═══ PAGE EXCERPT ═══
Drew Becher, president of the horticultural society, said he was exploring potential corporate partnerships across the region and nation and hoped to create attractive packages offering benefits to the companies and the horticultural society, which has produced the Flower Show since 1829. Becher knew when he took the job in 2010 that PNC's sponsorship was winding down.

"I don't ever think one size fits all. There are so many ways the Flower Show can work with companies," Becher said.

Three companies might share lead sponsorships, he said. Others might want to underwrite exhibits or appearances by celebrity gardeners, or support bringing exhibits to the Philadelphia show from the Royal Horticultural Society's famed Chelsea Flower Show in London.

Still other sponsors could be involved with Plant One Million, an ambitious plan to plant a million trees in Pennsylvania, New Jersey, and Delaware over the next few years. At this year's show, which cost about $8 million to produce, Becher announced that the horticultural society would coordinate the effort, which is similar to a program he headed in New York City.
═══
WHAT IS BEING ASKED:
Continue the passage above about the horticultural society's search for Flower Show sponsors, starting after its final sentence.
═══ DATA ═══
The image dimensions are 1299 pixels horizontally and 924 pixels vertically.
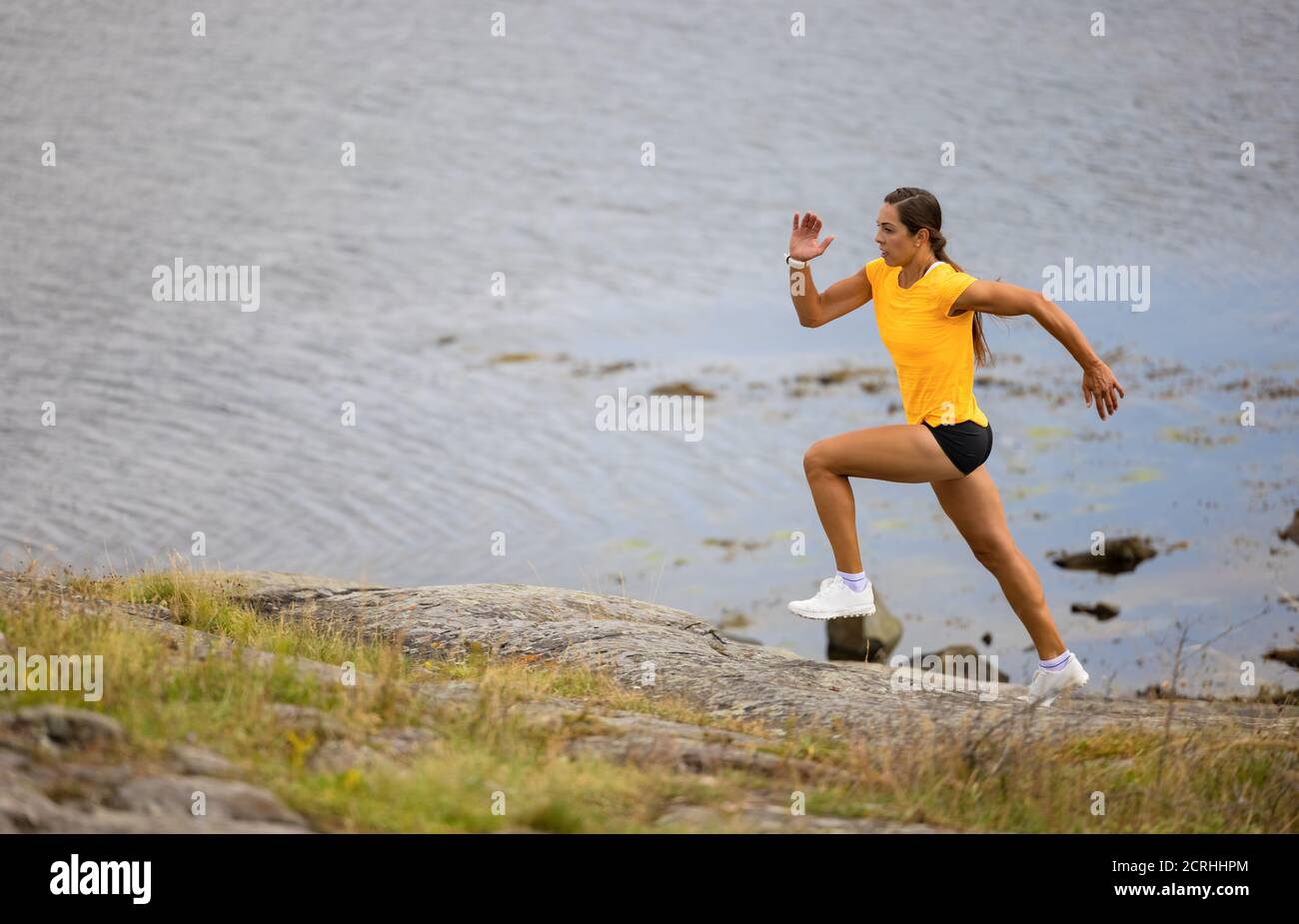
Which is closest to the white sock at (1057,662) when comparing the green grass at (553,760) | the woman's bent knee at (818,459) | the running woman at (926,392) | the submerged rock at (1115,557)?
the running woman at (926,392)

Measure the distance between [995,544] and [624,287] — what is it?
29.9 meters

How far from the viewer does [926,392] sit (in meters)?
7.86

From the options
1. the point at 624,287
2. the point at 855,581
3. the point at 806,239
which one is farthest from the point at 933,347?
the point at 624,287

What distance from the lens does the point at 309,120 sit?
47.2 m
═══
RESULT OF THIS EXERCISE:
"I'm looking forward to having new partners to push us in new directions, to do something bigger and better," Becher said.

Pittsburgh-based PNC, which has been the Flower Show's primary, or presenting, sponsor since 1992, quietly told the horticultural society in June 2009 that 2011 would be its last year in that role, Mills said.

Around the same time, Jane Pepper, Becher's predecessor, announced that she would retire from the horticultural society in mid-2010 after 30 years, 25 as president.